# Study material
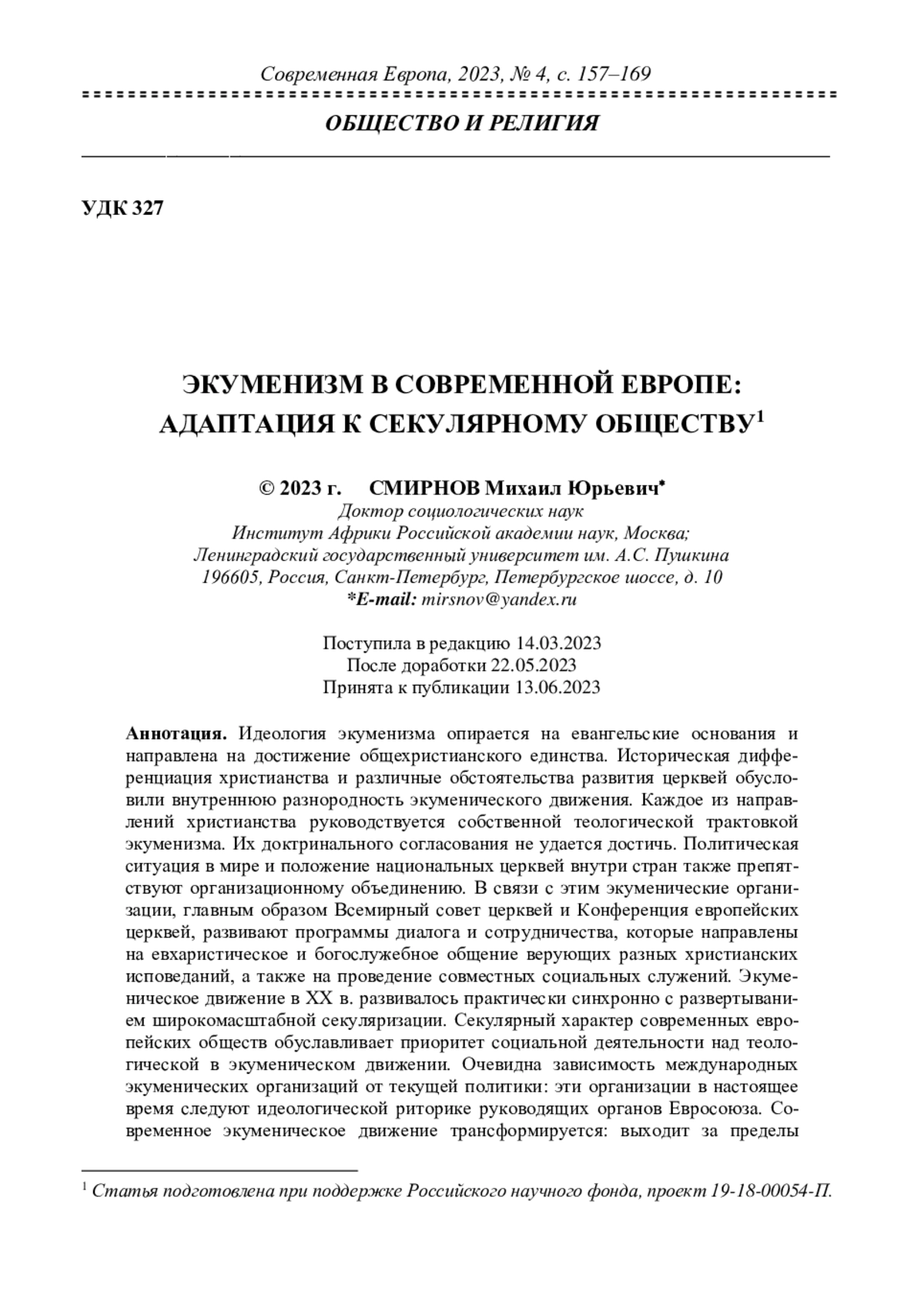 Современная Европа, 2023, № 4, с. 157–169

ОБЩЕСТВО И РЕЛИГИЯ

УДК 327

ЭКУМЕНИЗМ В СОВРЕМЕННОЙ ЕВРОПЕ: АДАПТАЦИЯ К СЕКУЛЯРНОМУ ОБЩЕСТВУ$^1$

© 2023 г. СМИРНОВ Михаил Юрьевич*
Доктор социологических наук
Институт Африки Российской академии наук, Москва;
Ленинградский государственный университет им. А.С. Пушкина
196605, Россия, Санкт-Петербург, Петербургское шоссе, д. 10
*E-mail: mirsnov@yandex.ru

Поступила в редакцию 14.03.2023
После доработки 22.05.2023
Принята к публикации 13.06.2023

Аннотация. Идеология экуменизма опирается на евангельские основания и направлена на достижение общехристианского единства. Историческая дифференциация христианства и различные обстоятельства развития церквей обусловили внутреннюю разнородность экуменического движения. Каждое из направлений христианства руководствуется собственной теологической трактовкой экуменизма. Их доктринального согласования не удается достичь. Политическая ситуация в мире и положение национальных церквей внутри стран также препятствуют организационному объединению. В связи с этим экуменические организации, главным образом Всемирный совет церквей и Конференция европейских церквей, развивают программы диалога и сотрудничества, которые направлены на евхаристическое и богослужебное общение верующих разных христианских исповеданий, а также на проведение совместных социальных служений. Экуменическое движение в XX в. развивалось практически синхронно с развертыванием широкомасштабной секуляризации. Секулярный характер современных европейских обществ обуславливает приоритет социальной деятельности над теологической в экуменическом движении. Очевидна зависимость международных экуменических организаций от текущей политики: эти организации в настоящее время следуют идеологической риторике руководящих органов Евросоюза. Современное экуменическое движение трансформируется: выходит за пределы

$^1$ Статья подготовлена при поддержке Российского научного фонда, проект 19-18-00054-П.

---

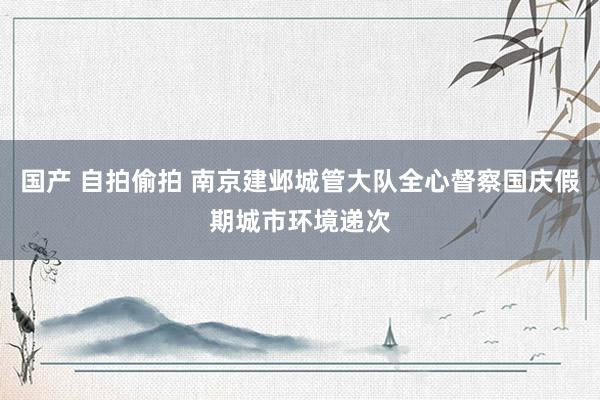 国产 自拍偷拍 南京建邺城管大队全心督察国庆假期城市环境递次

# Exercise goal
Filter the records above and return every line that holds the word "наук".

# Expected output
Доктор социологических наук
Институт Африки Российской академии наук, Москва;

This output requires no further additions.